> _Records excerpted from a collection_
------------------------------------

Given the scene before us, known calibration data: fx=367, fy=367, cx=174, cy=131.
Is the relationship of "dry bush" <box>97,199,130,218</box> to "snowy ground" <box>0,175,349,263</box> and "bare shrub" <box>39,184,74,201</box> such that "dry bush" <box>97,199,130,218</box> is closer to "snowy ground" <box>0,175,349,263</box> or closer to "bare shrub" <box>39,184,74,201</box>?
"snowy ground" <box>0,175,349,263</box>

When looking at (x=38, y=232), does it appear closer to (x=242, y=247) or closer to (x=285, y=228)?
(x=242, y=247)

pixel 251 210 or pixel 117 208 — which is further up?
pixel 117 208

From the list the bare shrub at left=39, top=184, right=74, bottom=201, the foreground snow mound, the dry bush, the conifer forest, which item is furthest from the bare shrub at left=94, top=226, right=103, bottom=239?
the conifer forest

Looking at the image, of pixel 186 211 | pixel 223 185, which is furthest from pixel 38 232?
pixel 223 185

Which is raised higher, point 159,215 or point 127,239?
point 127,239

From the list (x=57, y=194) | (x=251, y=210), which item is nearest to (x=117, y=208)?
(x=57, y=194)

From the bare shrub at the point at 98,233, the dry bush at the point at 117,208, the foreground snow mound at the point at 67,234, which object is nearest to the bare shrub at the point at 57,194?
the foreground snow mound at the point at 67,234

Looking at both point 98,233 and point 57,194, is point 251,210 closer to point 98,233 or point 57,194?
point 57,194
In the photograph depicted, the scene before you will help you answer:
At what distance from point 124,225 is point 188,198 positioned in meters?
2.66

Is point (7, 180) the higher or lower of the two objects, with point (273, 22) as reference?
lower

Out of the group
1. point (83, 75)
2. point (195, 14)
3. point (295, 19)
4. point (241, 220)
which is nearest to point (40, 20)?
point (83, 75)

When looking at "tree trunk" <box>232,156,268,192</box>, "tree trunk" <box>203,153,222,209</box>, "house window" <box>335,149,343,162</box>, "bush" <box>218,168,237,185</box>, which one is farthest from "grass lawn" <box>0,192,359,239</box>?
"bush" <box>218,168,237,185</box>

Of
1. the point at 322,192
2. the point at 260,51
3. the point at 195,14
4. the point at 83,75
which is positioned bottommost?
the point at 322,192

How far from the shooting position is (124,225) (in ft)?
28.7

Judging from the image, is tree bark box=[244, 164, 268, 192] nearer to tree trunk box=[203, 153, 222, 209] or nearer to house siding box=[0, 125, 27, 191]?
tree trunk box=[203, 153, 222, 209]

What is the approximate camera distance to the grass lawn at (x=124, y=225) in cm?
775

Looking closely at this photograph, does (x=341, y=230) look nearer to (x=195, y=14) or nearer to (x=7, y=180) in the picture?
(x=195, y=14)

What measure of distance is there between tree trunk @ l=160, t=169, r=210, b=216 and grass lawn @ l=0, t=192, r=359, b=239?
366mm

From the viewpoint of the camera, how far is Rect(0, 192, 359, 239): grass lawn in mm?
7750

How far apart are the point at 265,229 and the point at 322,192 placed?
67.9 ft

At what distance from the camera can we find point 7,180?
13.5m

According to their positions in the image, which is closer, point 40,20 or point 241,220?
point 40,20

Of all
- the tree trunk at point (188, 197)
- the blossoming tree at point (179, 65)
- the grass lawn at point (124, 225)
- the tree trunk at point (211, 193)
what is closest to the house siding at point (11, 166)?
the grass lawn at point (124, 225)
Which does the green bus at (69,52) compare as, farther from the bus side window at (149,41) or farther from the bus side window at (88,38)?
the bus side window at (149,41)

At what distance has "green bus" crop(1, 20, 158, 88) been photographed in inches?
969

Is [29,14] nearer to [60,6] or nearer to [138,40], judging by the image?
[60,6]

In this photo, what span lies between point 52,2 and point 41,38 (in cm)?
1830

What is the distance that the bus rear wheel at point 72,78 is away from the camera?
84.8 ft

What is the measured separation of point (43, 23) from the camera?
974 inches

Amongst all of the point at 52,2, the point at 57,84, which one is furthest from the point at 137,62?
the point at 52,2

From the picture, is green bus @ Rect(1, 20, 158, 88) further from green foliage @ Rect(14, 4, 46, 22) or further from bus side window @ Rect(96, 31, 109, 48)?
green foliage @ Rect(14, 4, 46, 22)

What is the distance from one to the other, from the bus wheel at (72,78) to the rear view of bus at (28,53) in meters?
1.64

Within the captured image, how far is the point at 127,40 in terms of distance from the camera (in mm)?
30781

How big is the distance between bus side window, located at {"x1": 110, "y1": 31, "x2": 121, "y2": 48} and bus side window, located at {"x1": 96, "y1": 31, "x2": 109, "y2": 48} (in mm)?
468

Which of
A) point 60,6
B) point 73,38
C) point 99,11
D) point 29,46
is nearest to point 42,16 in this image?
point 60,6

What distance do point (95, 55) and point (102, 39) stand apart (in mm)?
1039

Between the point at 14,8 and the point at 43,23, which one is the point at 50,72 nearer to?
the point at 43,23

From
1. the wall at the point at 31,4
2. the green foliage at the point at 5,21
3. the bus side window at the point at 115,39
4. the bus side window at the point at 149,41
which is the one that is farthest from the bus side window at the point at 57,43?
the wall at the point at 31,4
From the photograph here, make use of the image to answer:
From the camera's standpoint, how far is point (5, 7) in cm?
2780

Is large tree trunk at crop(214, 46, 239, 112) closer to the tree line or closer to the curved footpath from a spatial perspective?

------------------------------------

> _INSTRUCTIONS TO FOLLOW_
Everything from the line with "What is the distance from" to the end of the listing above needs to be duplicated exactly, both end lines included, with nothing more.

> _ANSWER TO THIS EXERCISE_
What is the distance from one to the other, from the bus wheel at (72,78) to the rear view of bus at (28,53) in meters?
1.64

Within the captured image, how far is the point at 127,40 in terms of distance from the camera (in mm)?
30781

How big is the distance between bus side window, located at {"x1": 110, "y1": 31, "x2": 121, "y2": 48} and bus side window, located at {"x1": 96, "y1": 31, "x2": 109, "y2": 48} (in mm)?
468

Which of
A) point 60,6
B) point 73,38
C) point 99,11
D) point 29,46
is nearest to point 42,16 in this image?
point 60,6

What distance do point (95, 55) and point (102, 39) stand apart (in mm)?
1039

Between the point at 14,8 and the point at 43,23, which one is the point at 50,72 nearer to?
the point at 43,23

From
1. the wall at the point at 31,4
2. the green foliage at the point at 5,21
3. the bus side window at the point at 115,39
4. the bus side window at the point at 149,41
which is the one that is farthest from the bus side window at the point at 57,43?
the wall at the point at 31,4
From the photograph here, make use of the image to answer:
From the camera's standpoint, how far is point (5, 7) in cm?
2780

Is large tree trunk at crop(214, 46, 239, 112) closer to the tree line or closer to the curved footpath from a spatial perspective?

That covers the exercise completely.